Os marítimos da marinha de comércio de longo curso, cabotagem e costeira também estão abrangidos. De acordo com o guia oficial, podem aceder à pensão de velhice aos 55 anos e quatro meses em 2026, desde que tenham pelo menos 15 anos com registo de remunerações nos quadros de mar. Para este efeito, cada conjunto de 273 dias conta como um ano de serviço.
Bailarinos, bordadeiras e portuários não ficam de fora
Os profissionais de bailado clássico ou contemporâneo beneficiam do Decreto-Lei n.º 482/99. A pensão pode ser reconhecida aos 55 anos quando existam, pelo menos, dez anos de exercício da profissão a tempo inteiro e com registo de remunerações. Existe ainda acesso aos 45 anos para quem tenha 20 anos de carreira contributiva, dos quais dez no bailado a tempo inteiro. Esta segunda possibilidade continua sujeita à redução prevista no diploma, calculada em função da antecipação relativamente aos 55 anos.

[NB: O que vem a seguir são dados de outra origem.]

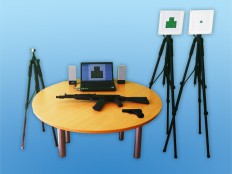 Тиры - fgospostavki.ru - Рязань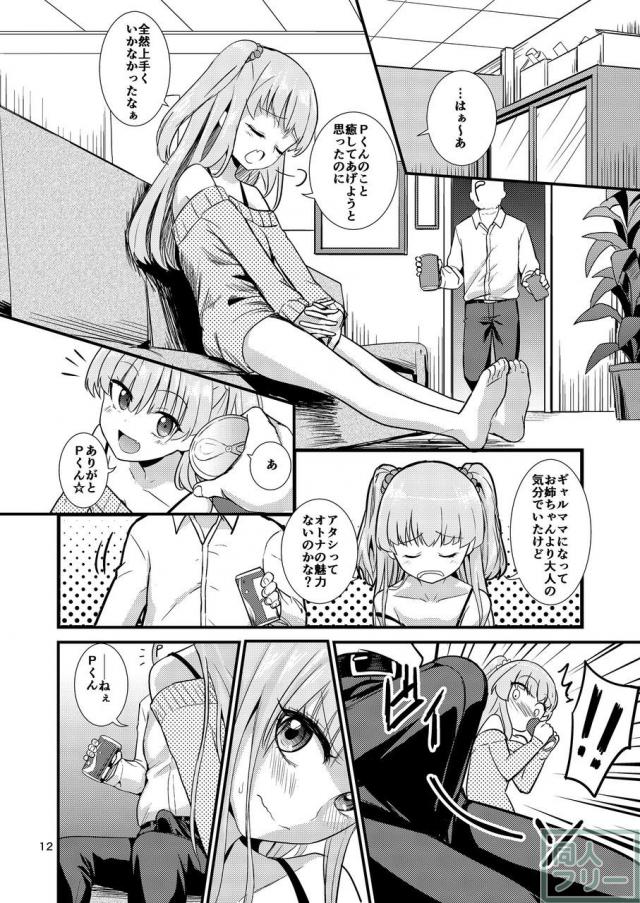 無知な莉嘉ちゃん(処女)と甘えん坊Pの初体験赤ちゃんプレイ <> 012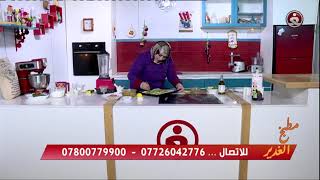 مطبخ الغدير || طريقة عمل خبزة الزبدة والزعتر&حمص باللحمة مع الشيف نورا
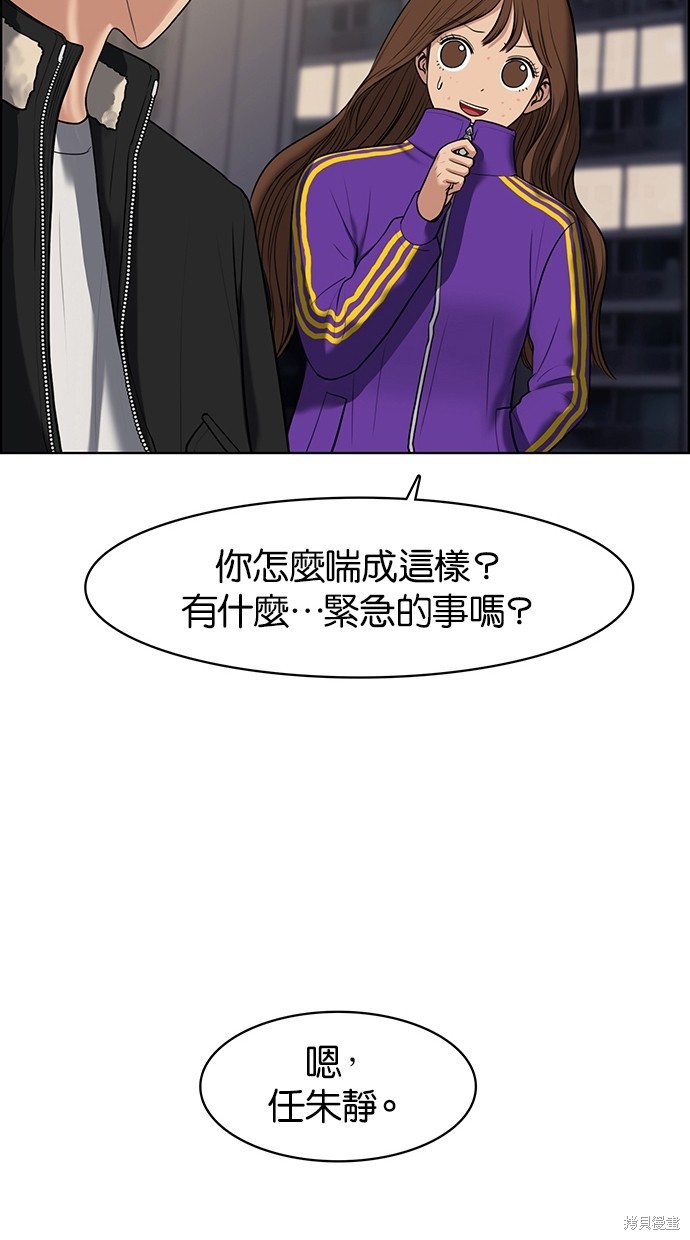 《女神降临》漫画最新章节第50话免费下拉式在线观看章节第【125】张图片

As bordadeiras de casa da Madeira têm um regime criado pela Lei n.º 14/98 e regulamentado pelo Decreto-Lei n.º 55/99. Em 2026, a idade indicada pela Segurança Social é de 60 anos e quatro meses, exigindo-se pelo menos 15 anos de descontos como bordadeira e o exercício da atividade à data do requerimento.
Já o regime portuário do Decreto-Lei n.º 483/99 é bastante limitado. Destina-se aos trabalhadores integrados no efetivo portuário nacional que tivessem completado 45 anos até 31 de dezembro de 1999. Para estes trabalhadores, o guia oficial aponta atualmente para 55 anos e quatro meses, além de 15 anos de atividade portuária registados até ao final de 1999.
Aviação e bombeiros têm enquadramentos diferentes
A idade da reforma dos controladores de tráfego aéreo foi novamente alterada pelo Decreto-Lei n.º 115/2024. Desde a entrada em vigor deste diploma, o acesso à pensão antecipada ocorre aos 60 anos, sendo necessários 22 anos civis com registo de remunerações no exercício de funções operacionais. Referências anteriores a uma idade inferior encontram-se, portanto, desatualizadas.
Para pilotos comandantes e copilotos de aeronaves de transporte comercial, o Decreto-Lei n.º 156/2009 fixa a idade nos 65 anos. O benefício especial está sobretudo na bonificação do tempo de serviço: consoante a carreira existente no final de 2001, a bonificação pode corresponder a 15% ou 10% do período trabalhado como piloto. O diploma permite um acréscimo adicional, mediante o pagamento de contribuições, mas isso não significa que todos os pilotos tenham automaticamente direito a reformar-se muito antes dos 65 anos.
O mapa atual inclui ainda os bombeiros sapadores e os bombeiros municipais. O Decreto-Lei n.º 87/2019 determina uma redução de seis anos relativamente à idade normal da pensão de velhice. Como essa idade está fixada em 66 anos e nove meses em 2026, o acesso ocorre, em regra, aos 60 anos e nove meses. Este regime refere-se às carreiras profissionais identificadas no diploma e não deve ser automaticamente alargado a todos os bombeiros voluntários.
Profissões de desgaste rápido no IRS são outra realidade
A expressão profissões de desgaste rápido também aparece no artigo 27.º do Código do IRS, mas com uma finalidade diferente. A norma permite deduzir ao rendimento determinados prémios de seguros de doença, acidentes pessoais e vida, dentro das condições legais e até ao limite de cinco vezes o Indexante dos Apoios Sociais.
Para esta dedução fiscal, o Código do IRS considera profissões de desgaste rápido as dos praticantes desportivos, mineiros e pescadores. A classificação serve para efeitos tributários e não atribui, isoladamente, o direito a uma pensão de velhice antecipada.